The probe has raised alarm among manufacturers, parts suppliers and auto retailers because all major carmakers – including GM and Ford Motor Co. – import a substantial share of the vehicles they sell in the U.S. from other countries. Levies on parts also would have major implications for top models like the Ford F-150 pickup and Toyota Camry sedan by boosting prices by thousands of dollars.

GM fell 2.8 percent – to $39.40 – in New York on Friday, and has now posted three straight weekly declines, the longest such streak since March.

GM’s message came as a surprise because the company has kept close contact with the Trump administration, James Albertine, analyst with Consumer’s Edge Research told Bloomberg TV.

“So this came as a little bit of a shock to us,” he said, “as we thought they were working more along the lines of making sure the administration knows the severity of the impact tariffs would have.”

Barra had earlier tried to stay on good terms with Trump. She continued to serve on his Strategic and Policy Forum even after many other CEOs, such as Walt Disney’s Bob Iger and Tesla’s Elon Musk, quit to protest Trump’s withdrawal from the Paris climate agreement last year. The forum was disbanded in August following Trump’s tepid response to attacks by white supremacists in Charlottesville, Virginia.
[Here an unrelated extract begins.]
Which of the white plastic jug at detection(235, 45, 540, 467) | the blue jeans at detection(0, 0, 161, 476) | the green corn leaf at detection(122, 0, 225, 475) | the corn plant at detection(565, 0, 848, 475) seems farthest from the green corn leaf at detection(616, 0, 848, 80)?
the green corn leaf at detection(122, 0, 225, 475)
Now, the Detroit-based maker of Chevrolet, Cadillac, Buick and GMC vehicles is warning that additional tariffs – on top of those recently slapped on steel, aluminum and Chinese products – could hurt GM and ultimately its customers. Higher prices would crimp sales, particularly to less-affluent consumers, and reduce the number of factory workers needed, it said.

If GM were to try to absorb the additional costs, it would have less money to invest in popular vehicles that sustain manufacturing jobs, or toward pivotal technologies including electric and self-driving cars.

“The threat of steep tariffs on vehicle and auto component imports risks undermining GM’s competitiveness against foreign auto producers by erecting broad brush trade barriers that increase our global costs, remove a key means of competing with manufacturers in lower-wage countries, and promote a trade environment in which we could be retaliated against in other markets,” the company said.

GM’s Chevrolet Silverado pickup was the top-selling model imported from Mexico last year, while the Chevrolet Equinox crossover was the leading vehicle sourced from Canada, according to LMC Automotive.

Just last week, GM announced plans to bring back the Chevy Blazer SUV later this year. The iconic American brand will be built at a plant in Mexico, a move that sparked angry comments from the United Auto Workers union. In its response, the UAW said that GM sells 80 percent of its Mexican-made vehicles in the U.S.

“GM imports a lot of pickup trucks from Mexico, so it’s a huge issue,” Alan Baum, an auto analyst in West Bloomfield, Michigan, said. “And for parts, it’s not just GM. Everyone imports a lot of electronics from Asia. Those are are high-value parts.”